Dinamika regulasi juga menjadi pekerjaan rumah tersendiri. “Keputusan Menteri Agama (KMA) Nomor 748 Tahun 2021 tentang Jenis Produk yang Wajib Bersertifikat Halal, itu makanan minuman termasuk yang terkena wajib sertifikasi halal. Itu juga masih banyak yang belum siap sertifikasi halal,” ujar Dr. Muslich.


Tantangan semakin rumit ketika melibatkan bahan impor. Kondisi ini semakin menyulitkan produsen dalam negeri yang hanya membeli bahan dalam jumlah kecil dari distributor dan tidak memiliki daya tekan untuk meminta sertifikasi.


Untuk itu, diseminasi regulasi dan penyediaan informasi bahan halal menjadi sangat krusial. “Proses diseminasi regulasi kebijakan ini sangat penting, terutama untuk pelaku usaha mikro kecil. Menyediakan pilihan bahan-bahan halal juga ini penting,” tegas Dr. Muslich. LPH LPPOM pun mengambil langkah proaktif dengan menyiapkan daftar bahan halal yang bisa dipilih UMKM sesuai spesifikasi dan kemampuan harga, sehingga mereka lebih mudah memenuhi kriteria sertifikasi halal.
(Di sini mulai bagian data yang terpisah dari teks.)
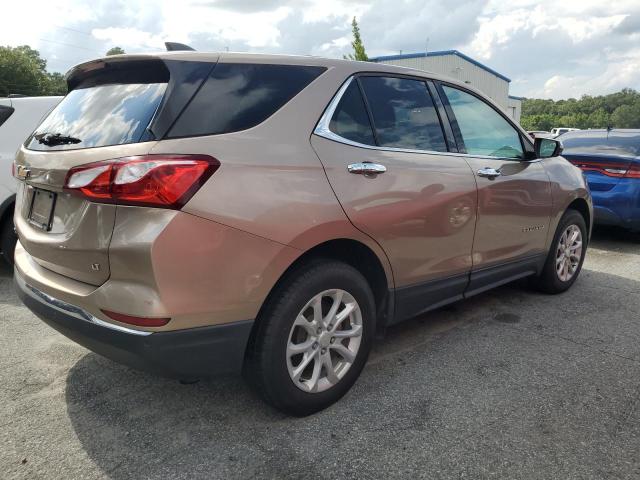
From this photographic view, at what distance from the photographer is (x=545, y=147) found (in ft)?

Selain penyediaan informasi, LPH LPPOM menjalankan berbagai program pendampingan konkret. “Kita juga punya jadwal literasi dan pendampingan, serta diseminasi kebijakan secara online dan offline itu cara kita untuk menjawab tantangan sertifikasi untuk mikro kecil,” ujarnya. Melalui rangkaian kegiatan seperti webinar,pengenalan sertifikasi halal, seminar di berbagai pameran, hingga berbagai program literasi dan pendampingan, LPH LPPOM berupaya memperluas pemahaman pelaku UMKM mengenai proses dan persyaratan sertifikasi halal.
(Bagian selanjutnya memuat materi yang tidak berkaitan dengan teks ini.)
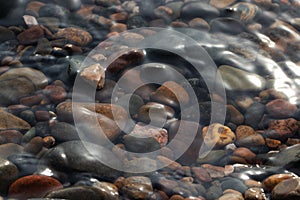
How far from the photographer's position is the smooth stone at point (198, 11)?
4.38m

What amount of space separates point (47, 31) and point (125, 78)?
0.98 metres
Pelaku UMKM memerlukan jalur pembelajaran praktis, LPH LPPOM menghadirkan program “Pengenalan Sertifikasi Halal”, yakni kelas daring yang memberikan panduan langkah demi langkah secara mudah. Program ini dapat diakses melalui https://halalmui.org/pengenalan-sertifikasi-halal/ dan menjadi solusi efektif bagi pelaku usaha yang ingin memastikan produknya memenuhi standar halal tanpa mengorbankan efisiensi.
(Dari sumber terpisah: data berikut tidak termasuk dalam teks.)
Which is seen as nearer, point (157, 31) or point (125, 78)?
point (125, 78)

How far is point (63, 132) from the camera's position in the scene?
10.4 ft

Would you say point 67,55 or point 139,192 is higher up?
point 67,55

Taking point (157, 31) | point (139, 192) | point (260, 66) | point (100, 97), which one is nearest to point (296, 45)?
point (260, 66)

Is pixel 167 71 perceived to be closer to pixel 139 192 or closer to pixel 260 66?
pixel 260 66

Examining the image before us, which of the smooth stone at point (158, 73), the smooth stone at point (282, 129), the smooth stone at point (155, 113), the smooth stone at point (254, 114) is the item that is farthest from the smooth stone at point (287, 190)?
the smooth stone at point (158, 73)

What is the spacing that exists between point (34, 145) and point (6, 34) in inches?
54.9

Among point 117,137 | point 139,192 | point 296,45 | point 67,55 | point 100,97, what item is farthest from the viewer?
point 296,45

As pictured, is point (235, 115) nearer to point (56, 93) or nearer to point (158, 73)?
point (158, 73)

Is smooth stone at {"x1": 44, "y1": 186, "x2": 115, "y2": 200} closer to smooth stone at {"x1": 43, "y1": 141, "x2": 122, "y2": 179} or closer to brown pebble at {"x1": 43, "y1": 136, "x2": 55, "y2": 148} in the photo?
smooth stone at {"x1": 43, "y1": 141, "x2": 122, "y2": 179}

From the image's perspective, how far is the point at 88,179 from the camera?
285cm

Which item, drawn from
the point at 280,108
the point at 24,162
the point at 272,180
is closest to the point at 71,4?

Perjalanan memperoleh sertifikat halal BPJPH bagi UMKM memang penuh tantangan—dari legalitas, pemahaman regulasi, rantai pasok, hingga kontaminasi silang dan keterbatasan literasi teknis. Namun melalui pendampingan yang terus diperluas oleh LPH seperti LPPOM, harapannya semakin banyak pelaku usaha mikro kecil dapat naik kelas dan membawa produknya menembus pasar yang lebih luas dengan kepastian halal yang terjamin. UMKM berkembang, kepercayaan konsumen terjaga, dan ekosistem industri halal nasional semakin kuat.